O Tribunal Regional Federal da 1ª Região, com sede em Brasília, acaba de reabrir, de surpresa, o processo sobre a facada contra Jair Bolsonaro, algo que já tinha sido encerrado duas vezes. Antes, decidiu-se que o agressor, Adélio Bispo, deveria ser absolvido por se tratar de uma pessoa com problemas psicológicos e que havia agido sozinho —ou seja, sem mandantes. Hoje, é consenso entre os analistas políticos que foi a facada desferida em Bolsonaro durante a campanha eleitoral que o ajudou em sua eleição, por dois motivos: primeiro, porque o transformou em um mártir, um mito protegido por um Deus que o salvou; também, porque o impediu de participar dos debates eleitorais com os demais candidatos.

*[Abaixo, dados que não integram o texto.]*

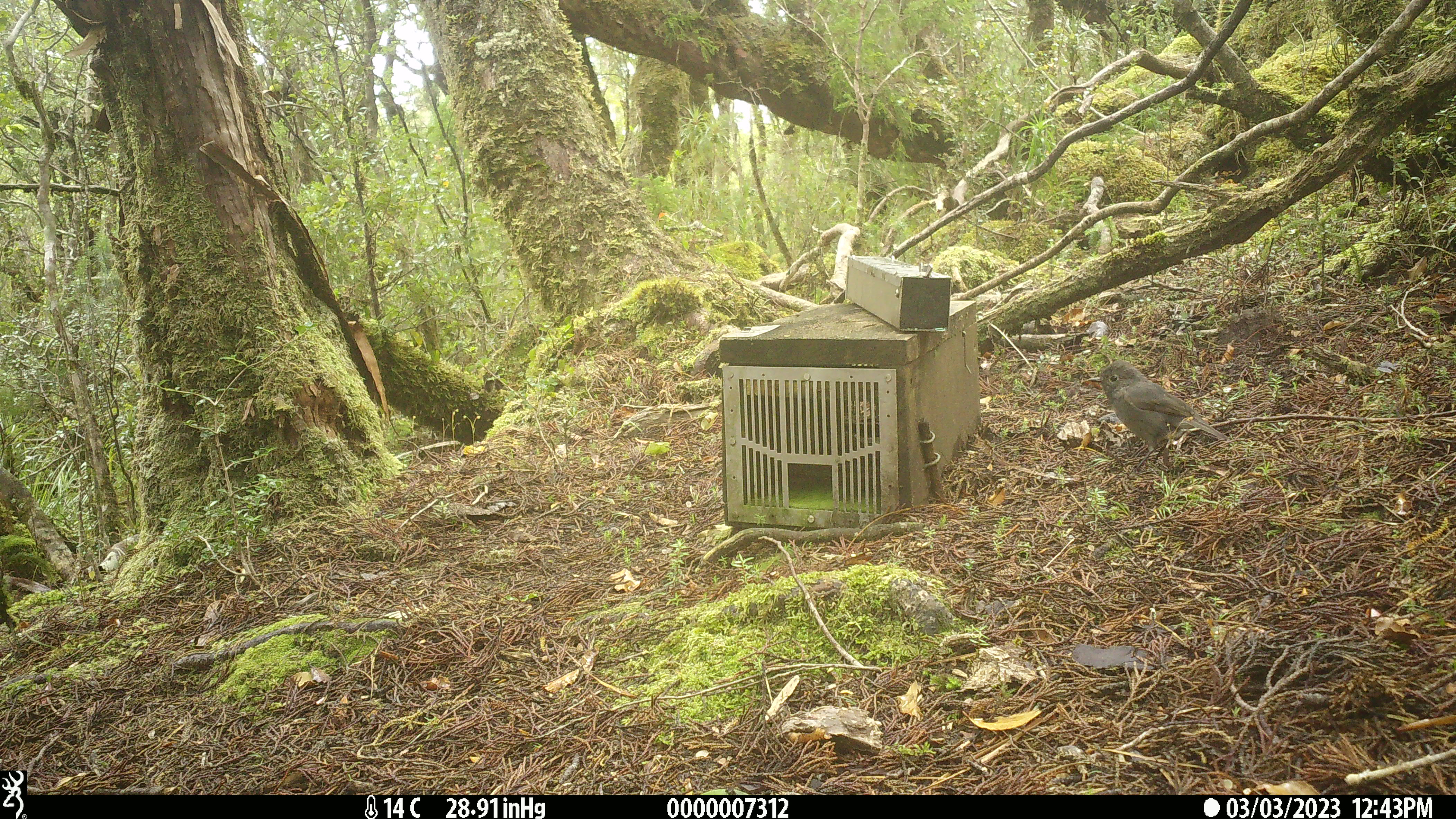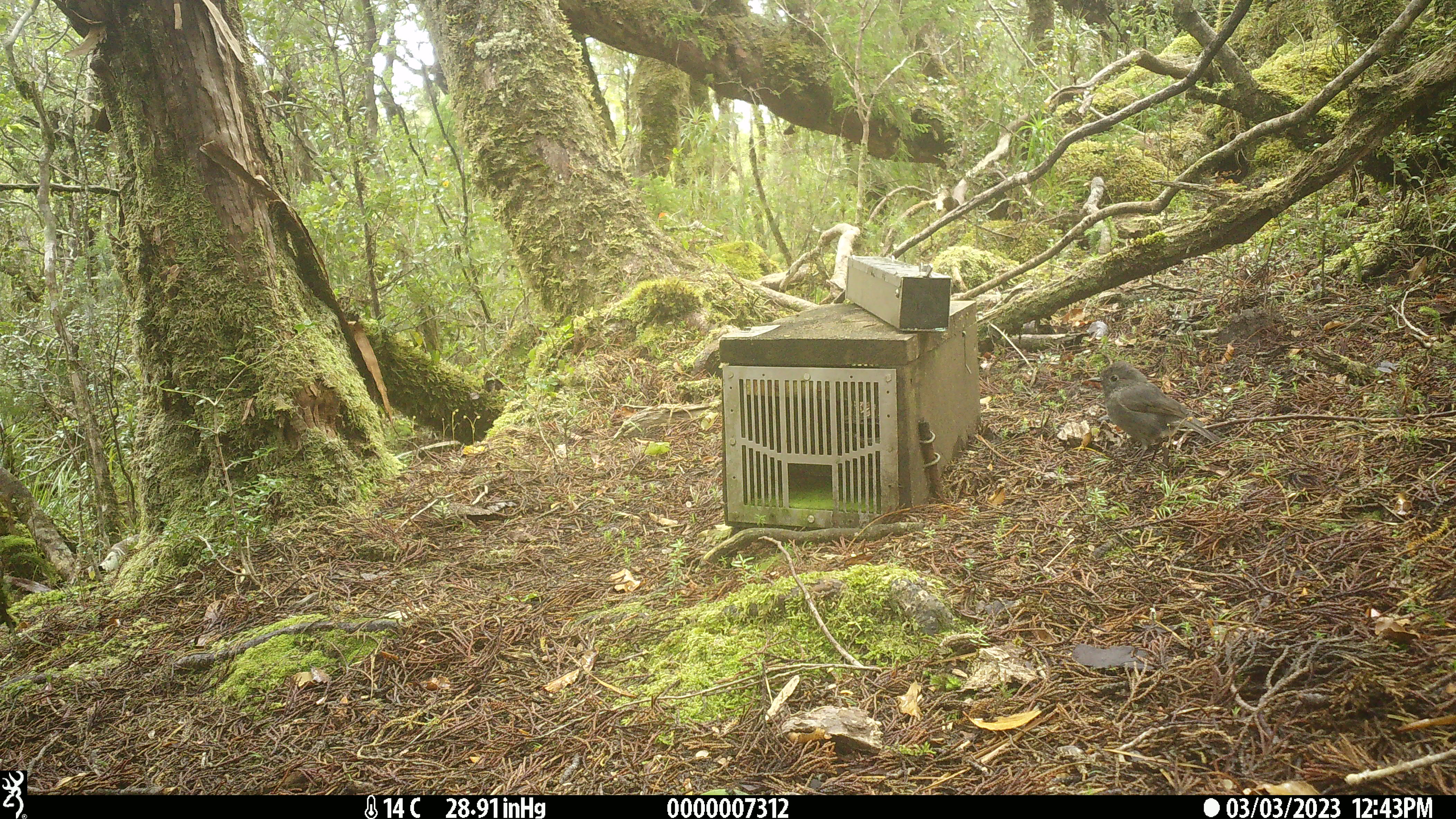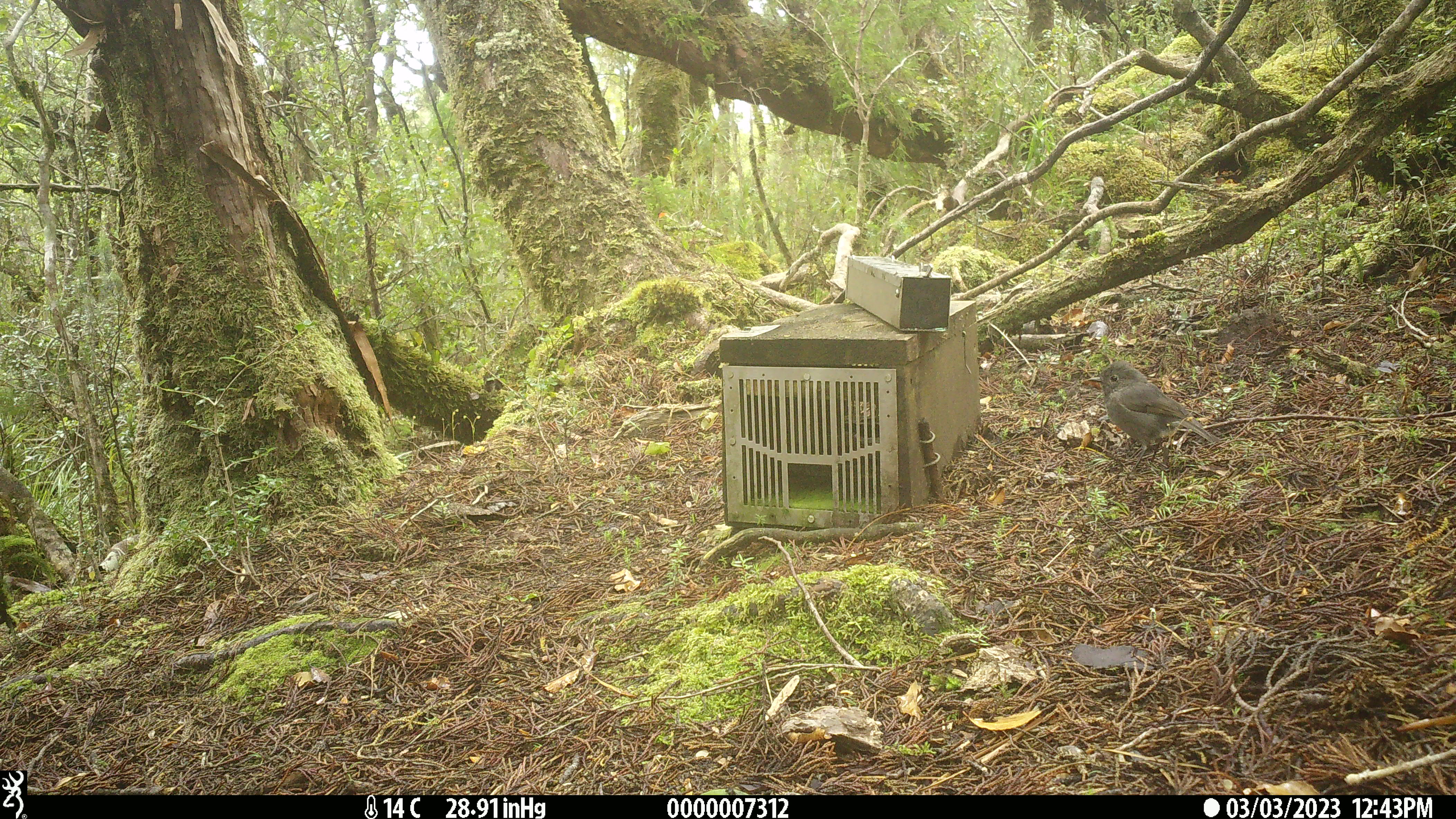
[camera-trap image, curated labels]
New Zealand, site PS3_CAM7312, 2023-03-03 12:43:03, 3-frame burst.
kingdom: Animalia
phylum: Chordata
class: Aves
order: Passeriformes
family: Petroicidae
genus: Petroica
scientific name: Petroica australis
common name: new zealand robin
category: robin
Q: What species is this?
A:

Algo decisivo, já que são conhecidas as dificuldades naturais do capitão.
 

O caso parecia encerrado, embora Bolsonaro e sua família nunca tivessem aceitado as investigações e continuassem com o sonho de poder provar que um terceiro —que seria um político e de esquerda— teria participado do atentado.

Não é difícil entender por que justo agora, já em plena campanha pela reeleição, voltem a ressuscitar a misteriosa facada sobre a qual se criou até a fantasia de que seria um falso ataque criado pelos seguidores do então candidato Bolsonaro. Tudo para criar a imagem do mártir, que teria, depois, milhões de votos dos evangélicos.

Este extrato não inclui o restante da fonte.